J-Ax spiega il suo punto di vista sulla legalizzazione della cannabis. Come è noto, il rapper è anche sponsor di un marchio di cannabis legale: "Il core business di questi negozi sono le signore oltre i 40 anni che magari non riescono a dormire". 

Tanto di cappello alla Cassazione, però voglio dire che comunque l'Italia, pure quando al Governo c'erano persone favorevoli, non voglio dire legalizzare, ma a fare dei passi avanti verso la normalizzazione della cannabis, si sono sempre scontrate con delle forze molto potenti e importanti che bloccano tutto. Più che un problema di volontà pubblica, credo che da noi ci sia una grossa influenza malavitosa nei confronti del potere. Chi ha da molto da perderci molto, nel caso di una legalizzazione, di un cambiamento di rotta per quanto riguarda le politiche sulla cannabis, sarebbe proprio la criminalità organizzata. Per questo motivo penso che il motivo per cui tutti gli emendamenti vengono bloccati all'ultimo momento sia per colpa delle pressioni che fanno questi grandi gruppi criminali.
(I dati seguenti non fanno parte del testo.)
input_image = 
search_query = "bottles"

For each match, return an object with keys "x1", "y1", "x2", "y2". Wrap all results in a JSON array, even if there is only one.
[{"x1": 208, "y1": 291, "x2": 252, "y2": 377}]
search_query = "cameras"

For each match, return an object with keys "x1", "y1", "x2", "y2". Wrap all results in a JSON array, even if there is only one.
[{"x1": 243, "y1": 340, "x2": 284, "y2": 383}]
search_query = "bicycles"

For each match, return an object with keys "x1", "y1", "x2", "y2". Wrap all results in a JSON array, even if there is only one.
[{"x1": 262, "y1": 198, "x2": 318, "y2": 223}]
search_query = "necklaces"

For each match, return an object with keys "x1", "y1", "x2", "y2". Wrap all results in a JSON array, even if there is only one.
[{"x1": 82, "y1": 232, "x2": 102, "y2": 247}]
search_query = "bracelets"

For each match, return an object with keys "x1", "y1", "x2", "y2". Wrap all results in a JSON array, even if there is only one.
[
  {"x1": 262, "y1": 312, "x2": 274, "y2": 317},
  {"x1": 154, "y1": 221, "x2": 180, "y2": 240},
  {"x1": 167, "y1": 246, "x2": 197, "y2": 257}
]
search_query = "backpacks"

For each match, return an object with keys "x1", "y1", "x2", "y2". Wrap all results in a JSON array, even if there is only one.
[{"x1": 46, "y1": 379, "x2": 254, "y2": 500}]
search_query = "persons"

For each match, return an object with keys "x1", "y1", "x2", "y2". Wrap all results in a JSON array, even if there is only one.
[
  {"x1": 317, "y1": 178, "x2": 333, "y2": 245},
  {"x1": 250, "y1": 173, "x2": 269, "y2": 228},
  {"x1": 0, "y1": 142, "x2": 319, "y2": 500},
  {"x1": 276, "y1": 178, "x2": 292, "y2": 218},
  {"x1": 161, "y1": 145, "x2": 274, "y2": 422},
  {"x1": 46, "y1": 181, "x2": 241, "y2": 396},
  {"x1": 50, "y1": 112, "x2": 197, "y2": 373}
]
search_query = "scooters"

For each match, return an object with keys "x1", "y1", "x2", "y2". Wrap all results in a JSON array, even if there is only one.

J-Ax e la marijuana legale

J-Ax è sponsor di una marjiuana legale, la "Maria Salvador" come la sua canzone. A Fanpage.it spiega: "Sono sponsor di una Maria legale e quindi conosco un po' l'ambiente dei rivenditori e vedo, sento, i media che dicono che sono i ragazzini ad andare in questi negozi, ma il core business di questi negozi sono le signore oltre i 40 anni che magari non riescono a dormire, si prendono gocce di CBD o l'erba legale, quello è il grosso del mercato, almeno di quelli che conosco io. Invece il ragazzino, purtroppo, continua a comprarsela in piazza perché è illegale e quindi ancora trasgressivo".